**TO DO**
Quote every line of the material beneath this one.

**DATA EXCERPTS**
— start —

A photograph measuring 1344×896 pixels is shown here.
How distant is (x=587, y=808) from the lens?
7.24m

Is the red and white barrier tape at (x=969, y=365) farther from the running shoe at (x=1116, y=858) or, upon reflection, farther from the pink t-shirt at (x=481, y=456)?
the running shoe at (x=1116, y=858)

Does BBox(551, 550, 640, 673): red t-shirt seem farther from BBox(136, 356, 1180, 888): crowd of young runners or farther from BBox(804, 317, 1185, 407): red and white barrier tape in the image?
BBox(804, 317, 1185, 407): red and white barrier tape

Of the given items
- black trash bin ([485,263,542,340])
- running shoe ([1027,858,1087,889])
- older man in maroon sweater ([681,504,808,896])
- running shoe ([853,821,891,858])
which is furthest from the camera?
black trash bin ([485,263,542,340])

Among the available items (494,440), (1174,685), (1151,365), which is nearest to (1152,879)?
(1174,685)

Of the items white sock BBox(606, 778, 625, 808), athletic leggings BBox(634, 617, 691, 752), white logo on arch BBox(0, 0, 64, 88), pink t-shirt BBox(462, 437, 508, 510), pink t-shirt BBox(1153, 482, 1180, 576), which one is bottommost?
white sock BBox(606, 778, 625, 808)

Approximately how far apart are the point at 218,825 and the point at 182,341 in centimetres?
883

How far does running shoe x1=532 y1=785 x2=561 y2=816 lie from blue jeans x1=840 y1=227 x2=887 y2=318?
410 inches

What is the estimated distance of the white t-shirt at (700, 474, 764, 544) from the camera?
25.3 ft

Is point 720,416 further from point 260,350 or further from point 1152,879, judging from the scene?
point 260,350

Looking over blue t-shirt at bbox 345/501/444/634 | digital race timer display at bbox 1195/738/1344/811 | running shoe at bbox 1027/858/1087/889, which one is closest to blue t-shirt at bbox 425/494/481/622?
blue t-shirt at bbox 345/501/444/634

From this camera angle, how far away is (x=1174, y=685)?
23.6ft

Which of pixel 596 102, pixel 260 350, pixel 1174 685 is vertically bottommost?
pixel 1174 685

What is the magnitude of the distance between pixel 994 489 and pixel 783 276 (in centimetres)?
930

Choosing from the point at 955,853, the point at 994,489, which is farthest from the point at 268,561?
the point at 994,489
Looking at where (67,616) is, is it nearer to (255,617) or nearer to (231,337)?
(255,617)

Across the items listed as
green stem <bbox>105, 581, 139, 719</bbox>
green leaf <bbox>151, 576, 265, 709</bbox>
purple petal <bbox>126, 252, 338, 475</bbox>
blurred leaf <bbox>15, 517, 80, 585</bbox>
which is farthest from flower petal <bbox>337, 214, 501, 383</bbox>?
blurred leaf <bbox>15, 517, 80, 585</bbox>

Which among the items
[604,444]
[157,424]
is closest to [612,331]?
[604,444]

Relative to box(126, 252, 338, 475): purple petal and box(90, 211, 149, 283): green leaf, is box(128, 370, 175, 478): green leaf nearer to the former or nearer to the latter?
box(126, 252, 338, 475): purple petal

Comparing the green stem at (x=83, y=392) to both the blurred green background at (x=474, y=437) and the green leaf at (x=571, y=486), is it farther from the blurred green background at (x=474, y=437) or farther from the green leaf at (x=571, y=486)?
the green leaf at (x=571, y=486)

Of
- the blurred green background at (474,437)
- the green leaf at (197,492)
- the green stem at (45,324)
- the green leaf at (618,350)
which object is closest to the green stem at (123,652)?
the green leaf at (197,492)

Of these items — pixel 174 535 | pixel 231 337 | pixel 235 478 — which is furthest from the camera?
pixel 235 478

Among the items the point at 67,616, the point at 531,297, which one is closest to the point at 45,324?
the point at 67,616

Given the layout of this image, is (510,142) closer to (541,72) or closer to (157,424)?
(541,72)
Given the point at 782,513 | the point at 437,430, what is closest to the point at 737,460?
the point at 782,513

— end —

**SOLUTION TO THE PROBLEM**
A photograph measuring 1344×896 pixels is shown here.
How distant is (x=587, y=808) from the lens?
7.24m

Is the red and white barrier tape at (x=969, y=365) farther from the running shoe at (x=1116, y=858) or, upon reflection, farther from the pink t-shirt at (x=481, y=456)?
the running shoe at (x=1116, y=858)

Does BBox(551, 550, 640, 673): red t-shirt seem farther from BBox(136, 356, 1180, 888): crowd of young runners or farther from BBox(804, 317, 1185, 407): red and white barrier tape in the image?
BBox(804, 317, 1185, 407): red and white barrier tape

Of the given items
- black trash bin ([485,263,542,340])
- running shoe ([1027,858,1087,889])
- older man in maroon sweater ([681,504,808,896])
- running shoe ([853,821,891,858])
which is furthest from the camera?
black trash bin ([485,263,542,340])

Among the available items (494,440), (1174,685), (1151,365), which is nearest to (1152,879)?
(1174,685)

Of the items white sock BBox(606, 778, 625, 808), athletic leggings BBox(634, 617, 691, 752), white logo on arch BBox(0, 0, 64, 88), pink t-shirt BBox(462, 437, 508, 510), pink t-shirt BBox(1153, 482, 1180, 576), which one is bottommost?
white sock BBox(606, 778, 625, 808)

Approximately how far apart are the point at 218,825 and the point at 182,341 in centimetres?
883

How far does running shoe x1=532 y1=785 x2=561 y2=816 lie from blue jeans x1=840 y1=227 x2=887 y2=318?
410 inches

What is the estimated distance of the white t-shirt at (700, 474, 764, 544) from the camera?
25.3 ft

Is point 720,416 further from point 260,350 or further from point 1152,879, judging from the scene?
point 260,350

Looking over blue t-shirt at bbox 345/501/444/634 | digital race timer display at bbox 1195/738/1344/811 | running shoe at bbox 1027/858/1087/889, which one is closest to blue t-shirt at bbox 425/494/481/622?
blue t-shirt at bbox 345/501/444/634

From this camera angle, how far away is (x=1174, y=685)?
23.6ft

Which of pixel 596 102, pixel 260 350, pixel 1174 685 is vertically bottommost?
pixel 1174 685

What is the magnitude of the distance between pixel 994 489 and pixel 783 276 (in centimetres)?
930

Choosing from the point at 955,853, the point at 994,489, which is farthest from the point at 268,561?
the point at 994,489
Looking at where (67,616) is, is it nearer to (255,617) or nearer to (231,337)?
(255,617)

Across the items listed as
green stem <bbox>105, 581, 139, 719</bbox>
green leaf <bbox>151, 576, 265, 709</bbox>
purple petal <bbox>126, 252, 338, 475</bbox>
blurred leaf <bbox>15, 517, 80, 585</bbox>
which is farthest from flower petal <bbox>337, 214, 501, 383</bbox>?
blurred leaf <bbox>15, 517, 80, 585</bbox>

Which among the items
[604,444]
[157,424]
is closest to [612,331]?
[604,444]

Relative to box(126, 252, 338, 475): purple petal and box(90, 211, 149, 283): green leaf, is box(128, 370, 175, 478): green leaf nearer to the former or nearer to the latter?
box(126, 252, 338, 475): purple petal

Comparing the green stem at (x=83, y=392) to both the blurred green background at (x=474, y=437) and the green leaf at (x=571, y=486), is it farther from the blurred green background at (x=474, y=437) or farther from the green leaf at (x=571, y=486)?
the green leaf at (x=571, y=486)

Of
- the blurred green background at (474,437)
- the green leaf at (197,492)
- the green stem at (45,324)
- the green leaf at (618,350)
which object is closest to the green stem at (123,652)?
the green leaf at (197,492)

Of these items — pixel 174 535 | pixel 231 337 | pixel 235 478 — which is furthest from the camera?
pixel 235 478

Among the items the point at 67,616, the point at 531,297, which one is closest to the point at 45,324?
the point at 67,616

Given the layout of this image, is (510,142) closer to (541,72) or closer to (157,424)?
(541,72)
Given the point at 782,513 | the point at 437,430, what is closest to the point at 737,460?
the point at 782,513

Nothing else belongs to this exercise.